Nací en una gran urbe, Barcelona; pero gracias a mi tío Jesús, que siempre recuerdo con su gran sonrisa, mi familia creó un fuerte vínculo con Argavieso, el pueblo natal de este. Un pueblecito de pocos habitantes ubicado en Huesca. Mis abuelos fueron a vivir allí a finales de los ochenta. Desde aquel mismo momento quedé ligada PARA SIEMPRE a este lugar.

Desde que tengo uso de razón, pasé todos los veranos de mi infancia en Argavieso, también alguna que otra navidad, puentes y festivos… Nuestras escapadas familiares siempre fueron allí, nunca fui durante mi niñez de vacaciones a ningún otro lugar. Hoy soy consciente del gran regalo que me dio la vida.
Mis viajes de verano al pueblo comenzaban así:
El último día de clase recuerdo que no me quedaba a la fiesta de fin de curso, tenía algo más importante que hacer, cargábamos las maletas en el coche y emprendíamos viaje.
A principios de los noventa y con la edad que tenía el viaje se me hacía muy largo, mi madre intentaba que me quedara dormida porqué así, decía, se me haría más corto y tenía razón. Aunque yo siempre acababa mareada y teníamos que parar en la cuneta, con los años aprendimos a ir preparados con biodramina, toallitas refrescantes y colonia fresca.
No me importaba el mal rato de las horas de viaje en cuanto empezaba a reconocer el paisaje. Había unos chopos en concreto que reconocía ya muy cercanos a Argavieso, estábamos a tres o cuatro kilómetros, quedaba muy poco para llegar al cruce, curva a la izquierda, recta corta, segunda curva y la última recta! Al fondo, en lo alto de una pequeña colina se levantaba Argavieso, su para mi entonces imponente castillo y su iglesia. Llegábamos casi siempre de noche, por lo que desde el coche apreciábamos las pocas luces anaranjadas del pueblo. Íbamos hacia ellas, al igual que Peter Pan seguía la segunda estrella a la derecha para llegar a ‘Nunca Jamás’.
Aparcábamos en la plaza mayor y al bajar del coche algo que no se explicar te recorría el cuerpo, se respiraba diferente, olía a vida, naturaleza, libertad, a paz y tranquilidad; y allí en aquel mismo instante se hacía palpable el inicio de la aventura. Subía corriendo las escaleras que llevaban a casa de mi abuela, cuando yo tenía edad de correr, mi abuelo ya no estaba allí, -en su momento, mi madre me contó que él, también había subido unas escaleras junto a unos angelitos hacía el cielo-; volviendo al relato, las escaleras de casa de mi abuela tenían un olor particular, especial para mí, aunque se podría decir que huelen a humedad. Hace dos veranos entré junto a mi prima al edificio solo para oler el rellano y las escaleras que subían hacia su casa. Hoy mi abuela tampoco está. En realidad no nos queda ningún familiar en el pueblo.

**DATOS**
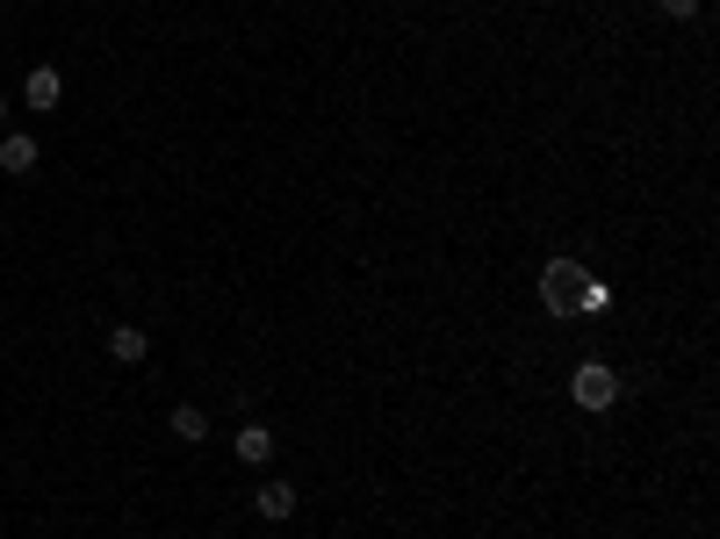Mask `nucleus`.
<instances>
[{"mask_svg": "<svg viewBox=\"0 0 720 539\" xmlns=\"http://www.w3.org/2000/svg\"><path fill=\"white\" fill-rule=\"evenodd\" d=\"M174 439H180V446H203V439H209V418H203L195 403H180V410H174Z\"/></svg>", "mask_w": 720, "mask_h": 539, "instance_id": "8", "label": "nucleus"}, {"mask_svg": "<svg viewBox=\"0 0 720 539\" xmlns=\"http://www.w3.org/2000/svg\"><path fill=\"white\" fill-rule=\"evenodd\" d=\"M576 296H584V267L576 259H548L541 267V310H576Z\"/></svg>", "mask_w": 720, "mask_h": 539, "instance_id": "2", "label": "nucleus"}, {"mask_svg": "<svg viewBox=\"0 0 720 539\" xmlns=\"http://www.w3.org/2000/svg\"><path fill=\"white\" fill-rule=\"evenodd\" d=\"M0 173H14V180L37 173V137H29V130H8V137H0Z\"/></svg>", "mask_w": 720, "mask_h": 539, "instance_id": "4", "label": "nucleus"}, {"mask_svg": "<svg viewBox=\"0 0 720 539\" xmlns=\"http://www.w3.org/2000/svg\"><path fill=\"white\" fill-rule=\"evenodd\" d=\"M0 122H8V94H0Z\"/></svg>", "mask_w": 720, "mask_h": 539, "instance_id": "10", "label": "nucleus"}, {"mask_svg": "<svg viewBox=\"0 0 720 539\" xmlns=\"http://www.w3.org/2000/svg\"><path fill=\"white\" fill-rule=\"evenodd\" d=\"M570 396H576V410H612L620 403V375H612L605 360H584L570 375Z\"/></svg>", "mask_w": 720, "mask_h": 539, "instance_id": "1", "label": "nucleus"}, {"mask_svg": "<svg viewBox=\"0 0 720 539\" xmlns=\"http://www.w3.org/2000/svg\"><path fill=\"white\" fill-rule=\"evenodd\" d=\"M253 511L267 518V526H282V518H296V489H288V482H259Z\"/></svg>", "mask_w": 720, "mask_h": 539, "instance_id": "5", "label": "nucleus"}, {"mask_svg": "<svg viewBox=\"0 0 720 539\" xmlns=\"http://www.w3.org/2000/svg\"><path fill=\"white\" fill-rule=\"evenodd\" d=\"M231 453L245 460V468H267V460H274V431H267V425H245V431H238V446H231Z\"/></svg>", "mask_w": 720, "mask_h": 539, "instance_id": "6", "label": "nucleus"}, {"mask_svg": "<svg viewBox=\"0 0 720 539\" xmlns=\"http://www.w3.org/2000/svg\"><path fill=\"white\" fill-rule=\"evenodd\" d=\"M145 352H151V338L137 331V323H116V331H109V360H122V367H137V360H145Z\"/></svg>", "mask_w": 720, "mask_h": 539, "instance_id": "7", "label": "nucleus"}, {"mask_svg": "<svg viewBox=\"0 0 720 539\" xmlns=\"http://www.w3.org/2000/svg\"><path fill=\"white\" fill-rule=\"evenodd\" d=\"M58 94H66V80H58L51 66H29V80H22V101L37 108V116H51V108H58Z\"/></svg>", "mask_w": 720, "mask_h": 539, "instance_id": "3", "label": "nucleus"}, {"mask_svg": "<svg viewBox=\"0 0 720 539\" xmlns=\"http://www.w3.org/2000/svg\"><path fill=\"white\" fill-rule=\"evenodd\" d=\"M655 8H663L670 22H692V14H699V0H655Z\"/></svg>", "mask_w": 720, "mask_h": 539, "instance_id": "9", "label": "nucleus"}]
</instances>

**LO QUE SE PIDE**
Edita el relato sobre Argavieso: copia todo lo que va desde "Aparcábamos en la" hasta "en el pueblo." y sustituye "plaza mayor" por "plaza del pueblo".

**RESPUESTA COMPLETA**
Aparcábamos en la plaza del pueblo y al bajar del coche algo que no se explicar te recorría el cuerpo, se respiraba diferente, olía a vida, naturaleza, libertad, a paz y tranquilidad; y allí en aquel mismo instante se hacía palpable el inicio de la aventura. Subía corriendo las escaleras que llevaban a casa de mi abuela, cuando yo tenía edad de correr, mi abuelo ya no estaba allí, -en su momento, mi madre me contó que él, también había subido unas escaleras junto a unos angelitos hacía el cielo-; volviendo al relato, las escaleras de casa de mi abuela tenían un olor particular, especial para mí, aunque se podría decir que huelen a humedad. Hace dos veranos entré junto a mi prima al edificio solo para oler el rellano y las escaleras que subían hacia su casa. Hoy mi abuela tampoco está. En realidad no nos queda ningún familiar en el pueblo.